PNB Housing Finance Ltd
- Type: Public
- Traded as: NSE: PNBHOUSING; BSE: 540173;
- Industry: Financial services, Housing Finance Company (HFC), BFSI
- Founded: 11 November 1988
- Headquarters: New Delhi, India
- Number of locations: 300 branches (2025)
- Area served: India
- Key people: Jatul Anand (Executive Director) Vinay Gupta (Chief Financial Officer) Krishna Kant (Chief Compliance Officer) Anubhav Rajput (Chief Technology Officer)
- Products: Home Loans, Mortgage loan, Home Improvement Loans, Home Construction Loans, Plot Loans, Home Extension Loans, Land Loans, Loan Against Property, Lease Rental Discounting, Fixed Deposits
- Revenue: ₹7,057 crore (US$730 million) (2024)
- Operating income: ₹1,954 crore (US$200 million) (2024)
- Net income: ₹1,508 crore (US$160 million) (2024)
- Total assets: ₹72,405 crore (US$7.5 billion) (2024)
- Number of employees: ~1690 (2023)
- Website: www.pnbhousing.com

= PNB Housing Finance =

Indian housing finance company

PNB Housing Finance Limited (PNB Housing) is an Indian housing finance company. It was incorporated in 1988 as a subsidiary of Punjab National Bank (PNB) headquartered in New Delhi. PNB Housing's primary retail provides housing loans & loan against property as a part of its product portfolio and also holds the license to accept public deposits. The company's equity shares are listed on National Stock Exchange of India (NSE) and Bombay Stock Exchange since November 2016.

PNB Housing Finance operates a nationwide network of 356 branches across India.

Punjab National Bank serves as the company's promoter, holding a 28.1% equity stake.

==History==

PNB Housing Finance was incorporated under the Companies Act, 1956 and commenced its operations on 11 November 1988 as a wholly owned subsidiary of Punjab National Bank (PNB). In 2001, it registered with National Housing Bank (NHB).

On 9 December 2009, PNB entered into a strategic partnership with Destimoney Enterprises Private Limited (DEPL) and sold its 26% stake to DEPL. DEPL which held 49% shares in the company until February 2015 sold its entire shareholding to Quality Investments Holdings, which is owned by Carlyle Group, a global investment firm. The remaining 51% was owned by the parent bank i.e. Punjab National Bank.

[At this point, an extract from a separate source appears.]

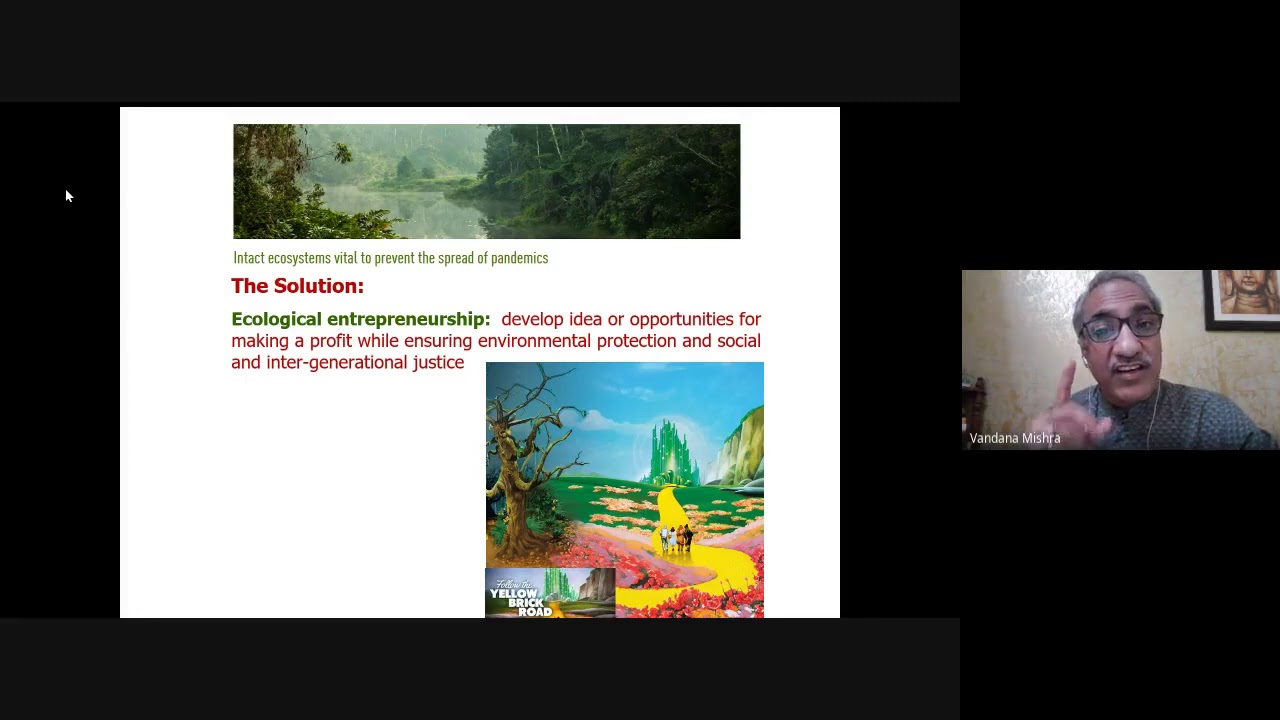 Intact ecosystems vital to prevent the spread of pandemics

The Solution:

Ecological entrepreneurship: develop idea or opportunities for making a profit while ensuring environmental protection and social and inter-generational justice

Follow the YELLOW BRICK ROAD

Vandana Mishra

In November 2016, the Company came out with a public issue of equity shares. Its equity shares are listed on National Stock Exchange (NSE) and Bombay Stock Exchange (BSE) with effect from 7 November 2016. Post the public issue, the promoters jointly hold 76% of shared in the company and the public shareholding stands at 24%.

On 30 March 2019, Punjab National Bank announced that it had signed an agreement to sell a 13.01% stake in PNB Housing Finance to private equity firm General Atlantic and alternative investment firm Varde Partners for ₹1851.60 crore.

== Awards & Recognitions ==
In 2026, the company received several industry awards, including Fintech Innovation Award for Fastest Growing Housing Finance, National Feather Awards (Most Trusted Housing Finance Brand).

In 2025, they won ET Now Progressive Places to Work, Asia Leadership Awards 2024 (Impeccable Leader of the Year).

== Operations ==
PNB Housing Finance maintains over 37 years of operation history in the Indian Housing Finance sector.

As of 2026, the company reported a toal Assets Under Management (AUM) of ₹80,397 crore and a loan asset base of ₹75,765 crore.

The institution services over 3,30,000 active loan accounts across its retail and corporate segments. The bank has 356 branches across India.

The firm utilizes a network of over 14,000 channel partners to facilitate loan originations and public deposit acquisitions.

Across PNB Housing Finance Limited and its subsidiary PHFL Home Loans and services limited, the enterprise employs over 6,500 personnel.